* [GOAL OF THE EXERCISE]:
Answer these questions using the article about Jill Duggar Dillard and reality television:
1. In what year did Jill and Derick marry?
2. For how many more years did the couple keep cameras in their lives after they wanted out?
3. Which people did Jill feel obligated to stay on the show for?

Reality television almost ruined Jill Duggar Dillard’s marriage to husband Derick Dillard!
As you know, the 32-year-old starred alongside her family on the TLC shows 19 Kids and Counting and Counting On for years. When Derick came into her life, he began working with Jill on the series. But as it turns out, the two shared in their upcoming book Counting the Cost that they wanted out of the show once they married in 2014!
Of course, that didn’t happen. Despite the couple no longer wanting to do reality television, Derick and Jill continued to have the cameras in their lives for three more years. Why is that? The former television personality felt obligated to stay on due to her parents, Jim Bob and Michelle Duggar.
She wrote in the book:
“It began to feel like a burden.”
In fact, the decision to continue with the series had negatively impacted her life to the point where it caused some major problems in her relationship with Derick. Jill explained to People on Wednesday:
“It caused a lot of frustration in our marriage. Especially early on, where he would feel a certain way about filming something. I’d be like, ‘I hear you, I feel you, I also don’t want to do whatever it is they’re asking us to do either. But we have to.’”

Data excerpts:
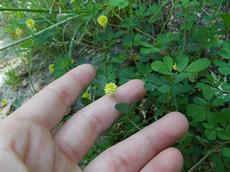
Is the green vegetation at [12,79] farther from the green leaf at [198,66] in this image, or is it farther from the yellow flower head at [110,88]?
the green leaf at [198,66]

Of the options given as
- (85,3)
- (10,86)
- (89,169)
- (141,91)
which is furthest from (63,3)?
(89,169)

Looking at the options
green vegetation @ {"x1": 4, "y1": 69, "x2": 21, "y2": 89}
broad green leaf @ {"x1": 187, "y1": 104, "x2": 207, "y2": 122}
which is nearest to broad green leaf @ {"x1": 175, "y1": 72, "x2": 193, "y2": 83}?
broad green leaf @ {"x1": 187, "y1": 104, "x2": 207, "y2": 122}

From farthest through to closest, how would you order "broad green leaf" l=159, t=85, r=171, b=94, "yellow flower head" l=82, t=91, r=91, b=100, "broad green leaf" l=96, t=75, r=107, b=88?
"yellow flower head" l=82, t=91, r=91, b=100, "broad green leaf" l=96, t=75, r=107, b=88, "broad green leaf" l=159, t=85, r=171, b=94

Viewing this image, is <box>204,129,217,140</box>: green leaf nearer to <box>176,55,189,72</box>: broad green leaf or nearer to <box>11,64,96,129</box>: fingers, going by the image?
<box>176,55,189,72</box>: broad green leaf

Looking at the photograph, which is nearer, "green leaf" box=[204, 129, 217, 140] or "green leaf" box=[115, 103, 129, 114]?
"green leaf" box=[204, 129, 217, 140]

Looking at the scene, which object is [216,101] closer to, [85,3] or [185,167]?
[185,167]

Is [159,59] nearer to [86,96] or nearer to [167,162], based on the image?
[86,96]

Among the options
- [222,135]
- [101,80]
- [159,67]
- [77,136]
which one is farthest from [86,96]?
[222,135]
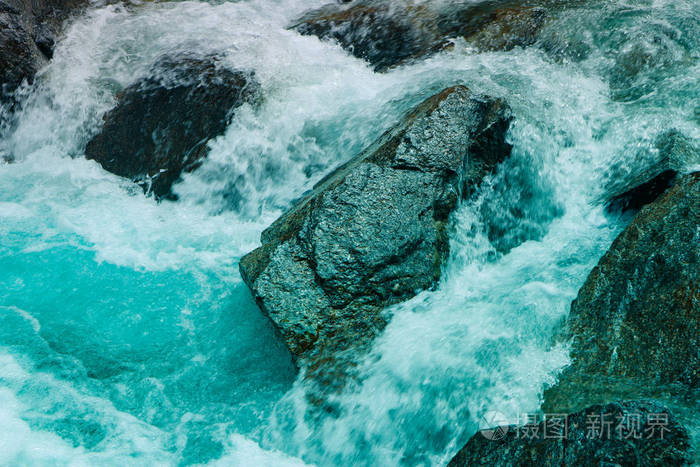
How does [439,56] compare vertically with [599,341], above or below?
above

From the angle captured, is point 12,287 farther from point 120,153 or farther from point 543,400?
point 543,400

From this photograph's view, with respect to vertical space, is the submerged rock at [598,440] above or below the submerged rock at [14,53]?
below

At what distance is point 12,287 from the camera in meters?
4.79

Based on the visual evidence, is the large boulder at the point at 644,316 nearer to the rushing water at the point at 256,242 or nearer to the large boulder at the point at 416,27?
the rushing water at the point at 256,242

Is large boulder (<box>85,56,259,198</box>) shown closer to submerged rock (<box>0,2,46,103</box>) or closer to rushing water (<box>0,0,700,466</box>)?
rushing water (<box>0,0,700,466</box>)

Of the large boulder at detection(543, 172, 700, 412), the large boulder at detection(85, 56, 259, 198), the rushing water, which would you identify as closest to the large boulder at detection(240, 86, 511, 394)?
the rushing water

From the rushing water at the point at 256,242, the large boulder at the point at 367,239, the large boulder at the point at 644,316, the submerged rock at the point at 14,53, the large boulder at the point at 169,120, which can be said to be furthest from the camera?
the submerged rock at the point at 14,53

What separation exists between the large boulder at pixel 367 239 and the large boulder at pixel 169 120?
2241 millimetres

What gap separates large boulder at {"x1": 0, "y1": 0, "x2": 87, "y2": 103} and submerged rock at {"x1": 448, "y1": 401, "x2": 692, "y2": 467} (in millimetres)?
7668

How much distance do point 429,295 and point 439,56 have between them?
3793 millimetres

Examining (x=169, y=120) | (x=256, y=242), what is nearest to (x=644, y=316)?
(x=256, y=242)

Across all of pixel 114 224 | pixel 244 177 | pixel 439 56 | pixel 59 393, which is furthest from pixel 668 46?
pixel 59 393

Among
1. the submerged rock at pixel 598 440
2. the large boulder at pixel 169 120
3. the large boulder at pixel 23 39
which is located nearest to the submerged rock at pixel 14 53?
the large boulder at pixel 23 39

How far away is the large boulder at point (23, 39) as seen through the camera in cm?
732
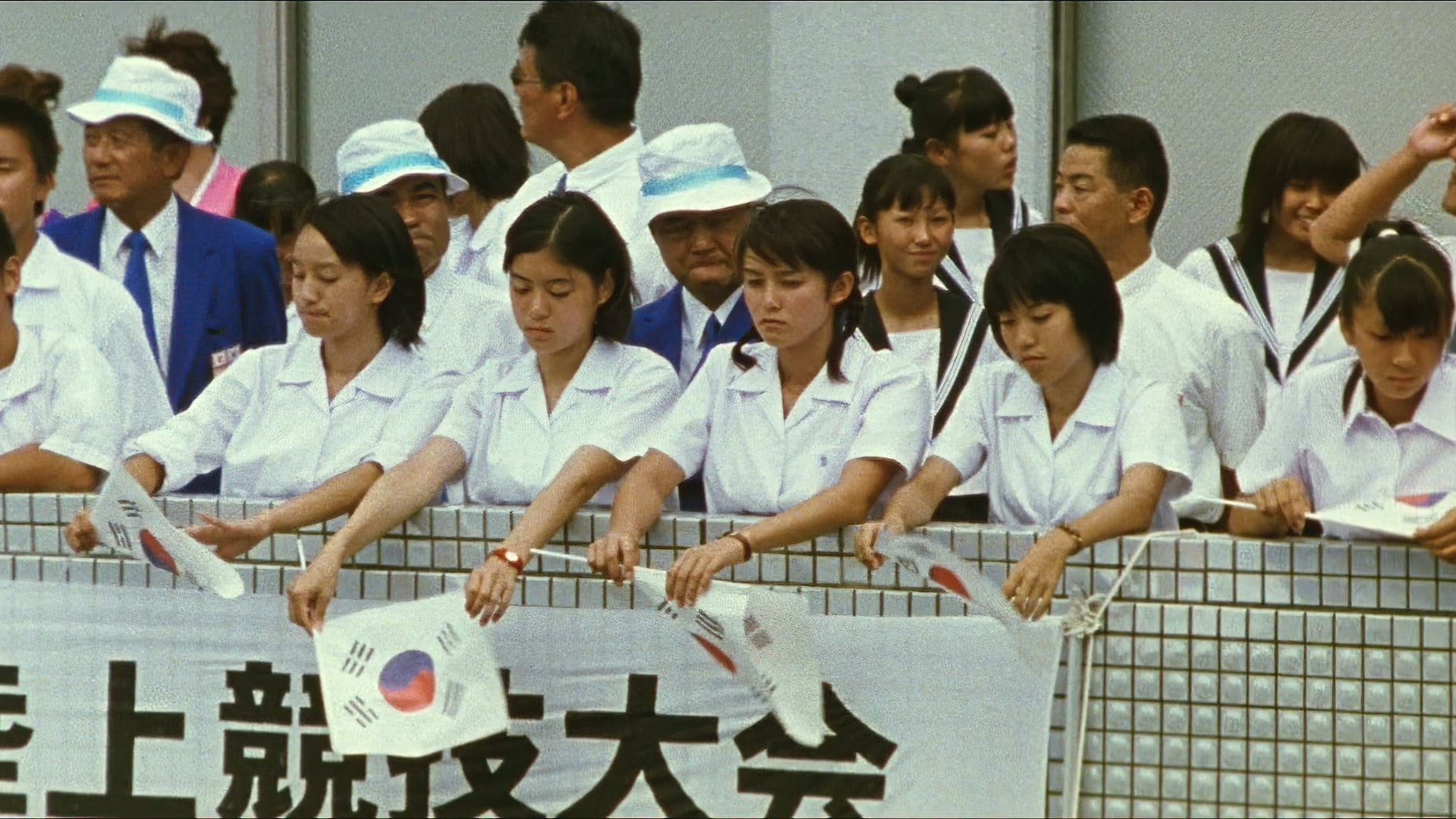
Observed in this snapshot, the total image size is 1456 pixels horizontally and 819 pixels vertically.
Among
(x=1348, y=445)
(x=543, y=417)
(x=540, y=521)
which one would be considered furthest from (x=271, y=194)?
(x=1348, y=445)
---
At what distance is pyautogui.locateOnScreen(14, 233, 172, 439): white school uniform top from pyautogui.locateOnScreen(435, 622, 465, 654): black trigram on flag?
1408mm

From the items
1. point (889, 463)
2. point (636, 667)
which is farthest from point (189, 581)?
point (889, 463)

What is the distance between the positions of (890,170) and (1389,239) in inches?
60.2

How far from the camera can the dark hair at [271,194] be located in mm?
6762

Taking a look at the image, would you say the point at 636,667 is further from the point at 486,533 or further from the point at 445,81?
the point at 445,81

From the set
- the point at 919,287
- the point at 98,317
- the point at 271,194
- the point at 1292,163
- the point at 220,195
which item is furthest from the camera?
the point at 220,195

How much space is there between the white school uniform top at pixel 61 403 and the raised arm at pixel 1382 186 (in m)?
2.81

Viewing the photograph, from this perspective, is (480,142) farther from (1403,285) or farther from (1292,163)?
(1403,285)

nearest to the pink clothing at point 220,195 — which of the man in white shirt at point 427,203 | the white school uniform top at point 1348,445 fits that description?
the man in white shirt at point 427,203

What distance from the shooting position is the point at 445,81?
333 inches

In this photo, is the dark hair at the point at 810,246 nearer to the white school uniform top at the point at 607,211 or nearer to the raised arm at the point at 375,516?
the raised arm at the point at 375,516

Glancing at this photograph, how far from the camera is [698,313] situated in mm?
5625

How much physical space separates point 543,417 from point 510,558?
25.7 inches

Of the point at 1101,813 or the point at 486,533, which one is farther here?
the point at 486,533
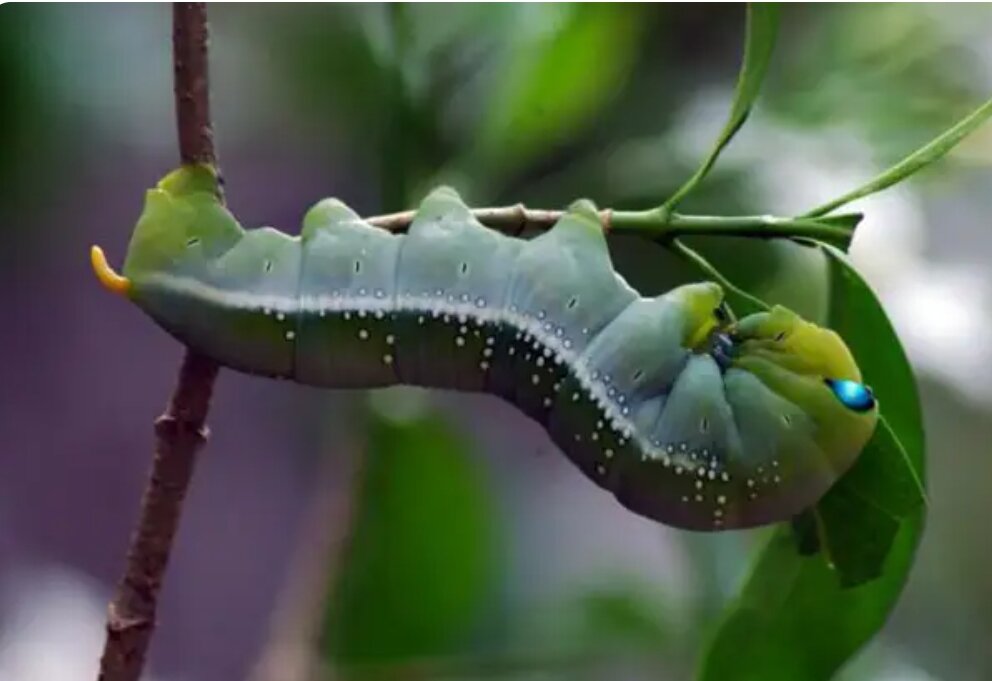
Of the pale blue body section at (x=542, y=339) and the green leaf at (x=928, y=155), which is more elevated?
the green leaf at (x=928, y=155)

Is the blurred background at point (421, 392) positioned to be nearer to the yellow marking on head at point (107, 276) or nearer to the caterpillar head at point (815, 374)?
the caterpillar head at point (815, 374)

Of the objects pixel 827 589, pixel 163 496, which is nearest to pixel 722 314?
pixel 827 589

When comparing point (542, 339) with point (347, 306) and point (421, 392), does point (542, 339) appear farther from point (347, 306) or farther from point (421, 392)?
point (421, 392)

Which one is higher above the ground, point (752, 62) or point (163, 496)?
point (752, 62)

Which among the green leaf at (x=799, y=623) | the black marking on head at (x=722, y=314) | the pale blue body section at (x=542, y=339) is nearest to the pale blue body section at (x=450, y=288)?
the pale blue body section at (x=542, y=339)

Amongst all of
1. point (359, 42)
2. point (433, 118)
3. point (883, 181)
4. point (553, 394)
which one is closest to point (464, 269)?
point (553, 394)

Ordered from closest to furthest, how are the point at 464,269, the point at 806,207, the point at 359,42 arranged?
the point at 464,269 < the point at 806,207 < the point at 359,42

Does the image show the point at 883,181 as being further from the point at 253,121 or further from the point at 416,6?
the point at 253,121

* [RESPONSE AREA]:
1. 2014
2. Three more years
3. Her parents, Jim Bob and Michelle Duggar